Nor is it just a matter of hardware. Israel has also profited from indirect means that tilt the balance against Hamas. Their fuel supplies controlled by Israel, the Qassam Brigades lost mobility. Blocking telephony, electricity, and the Internet rendered them deaf and blind. Meanwhile, the IDF wasn’t exactly “Eyeless in Gaza,” as the title of Aldous Huxley’s novel had it.

Asymmetry often favors the locals, especially when aided by outsiders as they invariably are. But as Israel’s tactics demonstrated, both can play this game, though with different chips. Take force-exchange ratios. Hamas lobbed hundreds of unguided missiles into Israel costing 500 dollars apiece, while the country’s Iron Dome projectiles go for 50,000 per shot. That ratio is hundred to one. Meanwhile, Israel has fielded Iron Sting, a mobile laser beam technology that operates on electricity costing a pittance. This force-exchange ratio clearly favored Israel. So does the tally of Israeli vs. Palestinian casualties. Low hundreds (not counting the murder spree on 10/7) vs. thousands in Gaza.

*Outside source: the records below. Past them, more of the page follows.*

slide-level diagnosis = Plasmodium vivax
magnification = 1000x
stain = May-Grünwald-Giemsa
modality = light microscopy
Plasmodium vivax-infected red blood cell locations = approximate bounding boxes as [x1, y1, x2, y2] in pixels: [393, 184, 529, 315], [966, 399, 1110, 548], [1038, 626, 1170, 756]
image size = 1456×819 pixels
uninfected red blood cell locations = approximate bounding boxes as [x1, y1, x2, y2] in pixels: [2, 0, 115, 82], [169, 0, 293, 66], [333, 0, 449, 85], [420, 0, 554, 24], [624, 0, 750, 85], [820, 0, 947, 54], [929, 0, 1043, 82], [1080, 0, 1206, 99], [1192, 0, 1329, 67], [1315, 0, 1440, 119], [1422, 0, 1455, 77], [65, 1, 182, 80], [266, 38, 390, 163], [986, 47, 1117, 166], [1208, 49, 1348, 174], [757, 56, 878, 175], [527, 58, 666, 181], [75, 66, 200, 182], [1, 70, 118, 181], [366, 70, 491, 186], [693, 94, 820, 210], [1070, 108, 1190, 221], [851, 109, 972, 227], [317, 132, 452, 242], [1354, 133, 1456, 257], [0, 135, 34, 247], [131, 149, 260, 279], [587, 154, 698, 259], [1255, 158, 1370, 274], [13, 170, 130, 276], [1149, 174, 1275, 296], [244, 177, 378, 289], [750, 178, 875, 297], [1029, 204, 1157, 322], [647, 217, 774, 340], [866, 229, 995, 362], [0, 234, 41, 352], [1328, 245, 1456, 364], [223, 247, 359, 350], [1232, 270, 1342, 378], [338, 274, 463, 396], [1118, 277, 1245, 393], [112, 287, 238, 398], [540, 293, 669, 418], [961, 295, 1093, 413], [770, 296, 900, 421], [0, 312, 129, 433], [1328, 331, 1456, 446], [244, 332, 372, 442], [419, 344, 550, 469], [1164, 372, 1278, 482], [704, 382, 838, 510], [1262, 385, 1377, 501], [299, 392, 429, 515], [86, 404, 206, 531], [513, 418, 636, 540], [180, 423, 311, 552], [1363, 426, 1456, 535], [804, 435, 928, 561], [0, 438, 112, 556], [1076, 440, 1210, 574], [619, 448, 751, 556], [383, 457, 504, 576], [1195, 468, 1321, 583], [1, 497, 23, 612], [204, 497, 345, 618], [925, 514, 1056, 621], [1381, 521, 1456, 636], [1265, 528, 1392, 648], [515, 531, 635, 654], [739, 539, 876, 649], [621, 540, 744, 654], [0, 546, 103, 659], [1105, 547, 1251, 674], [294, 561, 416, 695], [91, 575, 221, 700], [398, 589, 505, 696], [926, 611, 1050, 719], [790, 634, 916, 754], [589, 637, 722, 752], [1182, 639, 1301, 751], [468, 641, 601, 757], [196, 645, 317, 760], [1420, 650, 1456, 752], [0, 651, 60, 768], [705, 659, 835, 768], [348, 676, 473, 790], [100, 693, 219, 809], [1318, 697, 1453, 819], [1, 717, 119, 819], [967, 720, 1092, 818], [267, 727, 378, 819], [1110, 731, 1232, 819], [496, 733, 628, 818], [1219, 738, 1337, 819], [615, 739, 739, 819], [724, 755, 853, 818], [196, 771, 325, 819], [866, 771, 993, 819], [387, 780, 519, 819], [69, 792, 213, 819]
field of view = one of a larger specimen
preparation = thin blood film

Military academies round the world will study this war, and for all of Israel’s sophistication, they will note an irreducible asymmetry faced by democracies—and not by Russia, which simply rubbed out Chechnya in the Nineties. The Kremlin did not have to care about world-wide condemnation. Israel does. The core of Hamas’s strategy was to mobilize opinion and diplomacy against Jerusalem, humiliate the United States, and rupture the Abraham Accords. This was precisely Iran’s purpose as well. In essence, the U.S. and Israel were the real targets, though at one step removed to enjoy “plausible deniability” and avoid retaliation. This is the essence of all proxy warfare.

The overarching political war was about legitimacy. And, as for Hezbollah in Lebanon in 2006, the most critical duel was the “battle of images.” Cynically put, the civilian corpses in Gaza and Lebanon, both armed by Tehran, were worth more than Israel’s. Hiding behind human shields in hospitals and high-rises was the name of the deadly game, which placed the onus on Israel and unleashed hundreds of demonstrations against the Jewish state—especially in the West.

So, for Israel as for any democracy, successful intervention has a short sell-by date. To borrow from Shakespeare’s Macbeth (Act 1, Scene 7), “If it were done when ’tis done, then ’twere well it were done quickly.” Time is the worst enemy of intruders and the best friend of those hit. Hardly had Israel’s assault begun when Western and UN pressure began to escalate. Israel’s military triumph as mini-superpower in the Middle East was virtually foreordained. But peace remains elusive, and the political price of urban warfare is enormous—not to speak of thousands of lives lost on both sides. Iran, the sponsor of this proxy war, applauded from the sidelines.